Note: This bug is displayed in read-only format because the product is no longer active in Red Hat Bugzilla.

Bug 1908383

Summary:	OCP4.5 cluster unstable due to API Priority and Fairness feature
Product:	OpenShift Container Platform	Reporter:	Angelo Gabrieli <agabriel>
Component:	kube-apiserver	Assignee:	Abu Kashem <akashem>
Status:	CLOSED CURRENTRELEASE	QA Contact:	Ke Wang <kewang>
Severity:	urgent	Docs Contact:
Priority:	high
Version:	4.5	CC:	abraj, akashem, aos-bugs, bjarolim, jkaur, mfojtik, oarribas, openshift-bugs-escalate, pamoedom, sople, sttts, wsun, xxia
Target Milestone:	---
Target Release:	---
Hardware:	Unspecified
OS:	Unspecified
Whiteboard:
Fixed In Version:		Doc Type:	If docs needed, set a value
Doc Text:		Story Points:	---
Clone Of:		Environment:
Last Closed:	2021-03-19 09:41:05 UTC	Type:	Bug
Regression:	---	Mount Type:	---
Documentation:	---	CRM:
Verified Versions:		Category:	---
oVirt Team:	---	RHEL 7.3 requirements from Atomic Host:
Cloudforms Team:	---	Target Upstream Version:
Embargoed:

Description Angelo Gabrieli 2020-12-16 14:59:06 UTC

Description of problem:

We can see same error logs and symptoms described in

https://access.redhat.com/solutions/5448851
https://bugzilla.redhat.com/show_bug.cgi?id=1883589

even on an upgraded Openshift 4.5.16 cluster:


2020-12-14T08:15:37.92824603Z E1214 08:15:37.926755       1 runtime.go:78] Observed a panic: &errors.errorString{s:"killing connection/stream because serving request timed out and response had been started"} (killing connection/stream because serving request timed out and response had been started)
2020-12-14T08:15:37.92824603Z goroutine 95791021 [running]:
2020-12-14T08:15:37.92824603Z github.com/openshift/origin/vendor/k8s.io/apimachinery/pkg/util/runtime.logPanic(0x3f33ac0, 0xc00052e9c0)
2020-12-14T08:15:37.92824603Z   /go/src/github.com/openshift/origin/_output/local/go/src/github.com/openshift/origin/vendor/k8s.io/apimachinery/pkg/util/runtime/runtime.go:74 +0xa3
2020-12-14T08:15:37.92824603Z github.com/openshift/origin/vendor/k8s.io/apimachinery/pkg/util/runtime.HandleCrash(0xc052b99bd8, 0x1, 0x1)
2020-12-14T08:15:37.92824603Z   /go/src/github.com/openshift/origin/_output/local/go/src/github.com/openshift/origin/vendor/k8s.io/apimachinery/pkg/util/runtime/runtime.go:48 +0x82
2020-12-14T08:15:37.92824603Z panic(0x3f33ac0, 0xc00052e9c0)
2020-12-14T08:15:37.92824603Z   /opt/rh/go-toolset-1.13/root/usr/lib/go-toolset-1.13-golang/src/runtime/panic.go:679 +0x1b2
...
2020-12-14T09:23:05.05668025Z E1214 09:23:05.056185       1 webhook.go:199] Failed to make webhook authorizer request: Post https://172.18.0.1:443/apis/authorization.k8s.io/v1/subjectaccessreviews: context canceled
2020-12-14T09:23:05.05668025Z E1214 09:23:05.056331       1 errors.go:77] Post https://172.18.0.1:443/apis/authorization.k8s.io/v1/subjectaccessreviews: context canceled
2020-12-14T09:23:05.058194459Z E1214 09:23:05.056932       1 webhook.go:199] Failed to make webhook authorizer request: Post https://172.18.0.1:443/apis/authorization.k8s.io/v1/subjectaccessreviews: context canceled
2020-12-14T09:23:05.058194459Z E1214 09:23:05.057034       1 errors.go:77] Post https://172.18.0.1:443/apis/authorization.k8s.io/v1/subjectaccessreviews: context canceled


Cluster suddenly became unavailable and it requires reboot of the master nodes.
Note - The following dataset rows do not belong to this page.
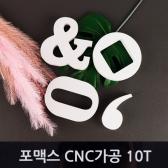 포맥스 재단 CNC 자유 10T 가공 포멕스 백색
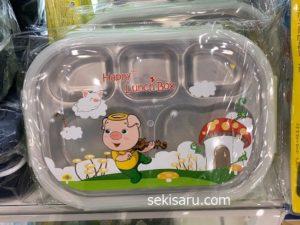 韓国の弁当箱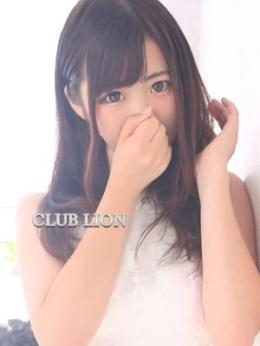 さき CLUB LION - クラブリオン (博多発)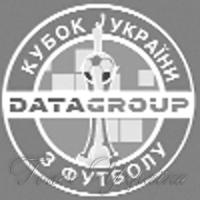 Приз розіграють «Динамо» і «Шахтар»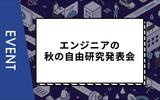 【主催イベント】エンジニアの秋の自由研究発表会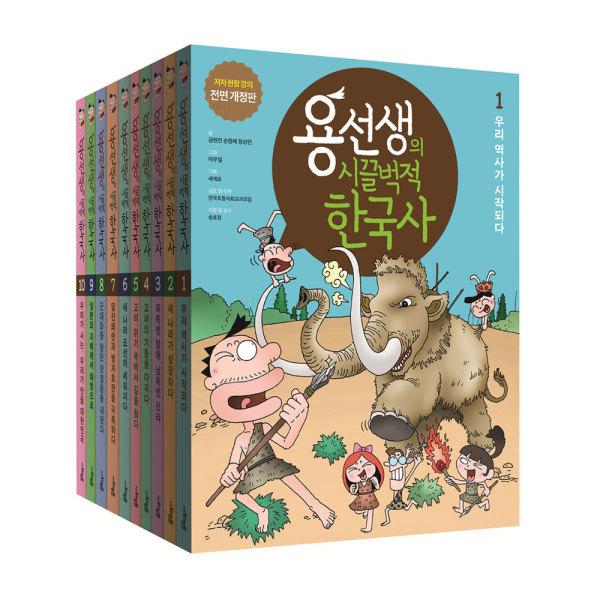 (카드가 80500원) 용선생의 시끌벅적 한국사 스페셜판 10권 세트 상품이미지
Version-Release number of selected component (if applicable):

OCP 4.5.16


How reproducible:


Steps to Reproduce:
1.
2.
3.

Actual results:


Expected results:


Additional info:

Comment 6 Abu Kashem 2021-01-11 15:08:20 UTC

agabriel,
can you have the customer run the following prometheus query on the web console (time range = starting with the time master was rebooted and going back to 48 hours)
> sum(apiserver_flowcontrol_current_executing_requests) by (flowSchema,priorityLevel)
share the screenshot of the graph here please.
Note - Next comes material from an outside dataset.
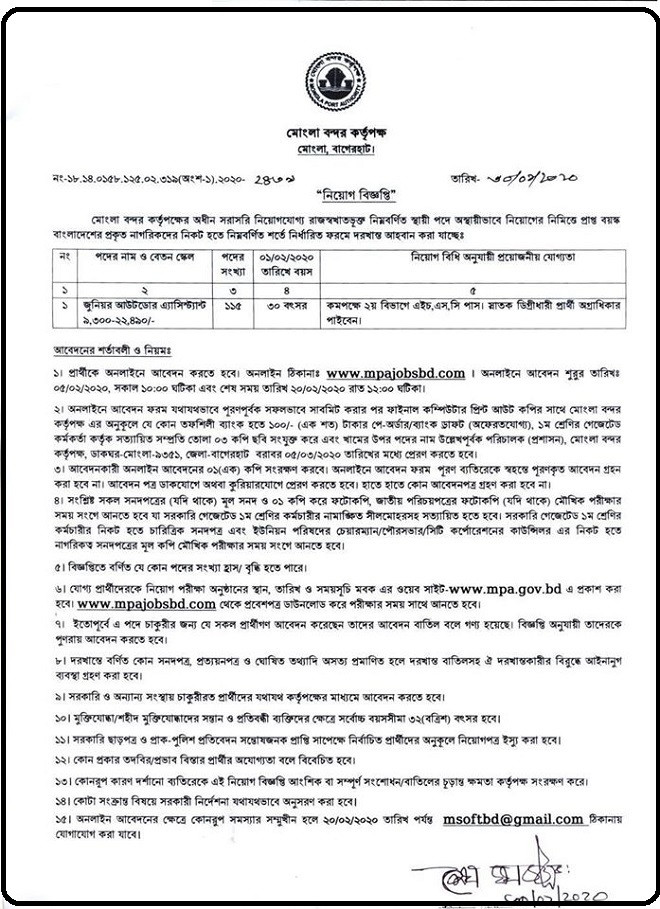 Mongla Port Authority Job Circular 2020,Mongla Port Authority Job Circular,Mongla Port Authority,MPA Job Circular 2019,Job Circular at Mongla Port Authority,Job Circular at MPA,Job Circular at mpa 2020,Mongla Port Authority Job Circular 2019,Mongla Port Authority Job Circular 2020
Also, on the captured must-gather grep the kube-apiserver logs for "timeout.go" and share the results with us here
> grep -rni "timeout.go" {must-gather-folder}/logs/namespaces/openshift-kube-apiserver*


I suspect the customer cluster is running into an known issue, I have documented a workaround here
> https://bugzilla.redhat.com/show_bug.cgi?id=1902018#c17

Please share the must-gather and the prometheus dump in a google drive folder. I don't have access to support shell.

Comment 7 Abu Kashem 2021-01-11 15:21:44 UTC

agabriel,
Let's not apply the workaround just yet, let's look at the query results I requested ^ first and confirm.

Comment 14 Abu Kashem 2021-01-15 19:40:54 UTC

> can you have the customer run the following prometheus query on the web console (time range = starting with the time master was rebooted and going back to 48 hours)
> sum(apiserver_flowcontrol_current_executing_requests) by (flowSchema,priorityLevel)

I didn't see the result of the query in the attachment.
I have not yet downloaded the prometheus data capture, so can you share with me the query result?

Comment 16 Abu Kashem 2021-01-21 14:48:22 UTC

sople, agabriel,


can you have the customer run the following prometheus query on the web console (time range = starting with the time master was rebooted and going back to 48 hours)
> sum(apiserver_flowcontrol_current_executing_requests) by (flowSchema,priorityLevel)

Please share the screenshot of the prometheus query result for both clusters so I can confirm whether these clusters are hitting the p&f issue.

Comment 19 Abu Kashem 2021-01-26 17:26:15 UTC

I can think of the two following scenarios:
- A: traffic from certain workloads are being rejected due to lack of concurrency share.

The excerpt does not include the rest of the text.